Instance Performance Maintenance and Administration

Version 10

    Introduction

         Instance performance administration, or “Instance Hygiene” is probably not something that is at the forefront of our customer ServiceNow administrators. It is easily overlooked because the platform is pretty tolerant to the various demands users put on it. That said, with considered planning and periodic maintenance activities, you can ensure that your instance scales well and runs in an optimal fashion.

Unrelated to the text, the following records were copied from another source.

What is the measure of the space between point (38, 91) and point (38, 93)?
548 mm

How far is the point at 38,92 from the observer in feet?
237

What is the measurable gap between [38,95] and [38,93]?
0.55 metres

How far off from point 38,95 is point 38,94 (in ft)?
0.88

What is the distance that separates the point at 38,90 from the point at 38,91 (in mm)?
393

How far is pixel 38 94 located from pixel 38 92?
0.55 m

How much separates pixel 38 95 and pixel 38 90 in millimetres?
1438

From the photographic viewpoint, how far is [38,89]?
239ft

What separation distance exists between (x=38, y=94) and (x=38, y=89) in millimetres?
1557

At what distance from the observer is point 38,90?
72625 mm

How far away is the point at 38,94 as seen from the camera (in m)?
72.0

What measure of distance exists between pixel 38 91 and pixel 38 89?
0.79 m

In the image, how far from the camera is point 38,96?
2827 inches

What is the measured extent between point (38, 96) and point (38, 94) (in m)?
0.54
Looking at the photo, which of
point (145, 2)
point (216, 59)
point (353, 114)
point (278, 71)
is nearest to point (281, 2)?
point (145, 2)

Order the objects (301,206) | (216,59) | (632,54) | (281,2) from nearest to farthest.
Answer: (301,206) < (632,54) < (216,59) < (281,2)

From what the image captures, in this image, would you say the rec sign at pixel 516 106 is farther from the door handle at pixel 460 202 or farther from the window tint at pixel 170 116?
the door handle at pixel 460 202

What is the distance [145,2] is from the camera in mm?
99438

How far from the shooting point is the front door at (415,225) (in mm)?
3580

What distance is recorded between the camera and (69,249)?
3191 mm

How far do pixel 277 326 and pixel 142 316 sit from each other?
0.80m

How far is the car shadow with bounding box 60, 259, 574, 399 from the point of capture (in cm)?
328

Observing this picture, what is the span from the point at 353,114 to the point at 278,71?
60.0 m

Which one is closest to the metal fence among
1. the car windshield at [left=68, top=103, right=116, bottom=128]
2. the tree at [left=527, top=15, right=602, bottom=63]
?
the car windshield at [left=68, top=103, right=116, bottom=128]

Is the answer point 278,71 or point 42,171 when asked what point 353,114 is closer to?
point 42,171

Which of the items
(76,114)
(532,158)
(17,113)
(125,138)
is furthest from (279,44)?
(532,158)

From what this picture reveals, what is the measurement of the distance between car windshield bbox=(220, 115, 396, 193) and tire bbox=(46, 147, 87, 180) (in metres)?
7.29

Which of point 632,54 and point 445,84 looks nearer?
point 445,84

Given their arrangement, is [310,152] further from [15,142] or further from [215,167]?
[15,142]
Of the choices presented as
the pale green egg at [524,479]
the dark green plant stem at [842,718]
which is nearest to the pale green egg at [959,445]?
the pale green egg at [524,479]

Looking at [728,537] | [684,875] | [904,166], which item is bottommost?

         It is worth pointing out that the ServiceNow Cloud Operations teams have in place a comprehensive set of alerts and monitors, so we will always be notified if an instance is in a critical state. Our Support engineers (and our customers) will be notified via an incident on HI and mitigating actions recommended to provide relief. The purpose of the recommendations made in this document is to enable customers to proactively prevent their instances getting into a critical state in the first place.

         Due to the extensively customizable nature of the ServiceNow platform, the recommendations that follow are not an exhaustive list of preventative activities and some items will offer more benefit than others for your specific implementation.

    Daily Activities

    Review the “System Diagnostics” home page

    ReviewSystemDiagnostics.png

     

     

         The System Diagnostics homepage tracks some high level statistics for each of the nodes (JVMs) in your instance. Values are either “real time” at the point the page is rendered or are cumulative counts (for example the transactions and errors values) since the node was last started (see JVM UP time). When reviewing this information, do not be concerned if the total number of JVM Classes differs between nodes: This metric is showing the number of classes which have been loaded and subsequently unloaded on each JVM. Depending on what activities users have been performing on each node, there could legitimately be a disparity in what has been called since that JVM was last started.

         You may like to set up a spreadsheet (or a table in your instance) to track the uptime, number of errors since last restart, the number of transactions performed and the number of logged in users for each node. While the platform does have built in performance graphs which show this information, they are rendered on a per node basis. If you spot an uncharacteristic jump in these numbers, it can be a good indicator there is an underlying performance issue which needs to be identified and addressed.

         The System Diagnostics homepage has a number of very useful features out-of-the-box. It is the one place you can go to see performance details across all your instance's nodes. However, the page can be easily extended to include information about scheduler workers, semaphores an more. See some ideas for extending the page at How can I see statistics (xmlstats.do & stats.do) for all my nodes?

     

    Review yesterday’s “slow” transactions

         By reviewing the Transactions (All user) information, you can see which transactions are taking more than a specified amount of time. Be sure to have the Client Transaction Timings Plugin enabled to capture all the data. More details on this plugin can be found on https://wiki.servicenow.com/index.php?title=Client_Transaction_Timings.

    ReviewYesterday.png

         Filter showing all transactions created yesterday which took more than 3,000 ms to complete

     

         In this list, you can view the total response time along with a break down of the composite parts (time spent rendering in browser, time spent on the server processing the transaction and a calculated time spent in the network), details of which node processed the request, the IP address of the host making the request, the user making the request and of course when the transaction occurred. The session ID is also captured, so if you wanted to review the application logs to forensically unpick everything a user has performed in their session, you can do.

         What should stand out for you will be whether there is a particular time of day when transactions execute slowly, whether these transactions are all being processed by the same node (suggesting one or more transaction or background job consuming large quantities of memory) or are the transaction response times poor across all nodes (typically signifies the database was working harder than usual, impacting all transactions). You might notice that the top ten slowest queries were all issued by Joe Bloggs and are incident lists. If that is the case, then you can review the user’s settings or impersonate that user and try to recreate the issue.

     

    For more detailed instructions on how to work with the transaction logs, see our wiki article here or this KB article, Troubleshooting Guide: Using the Transaction Logs.

     

    Use case consideration

    How much data do your users need to interactively review in a single screen?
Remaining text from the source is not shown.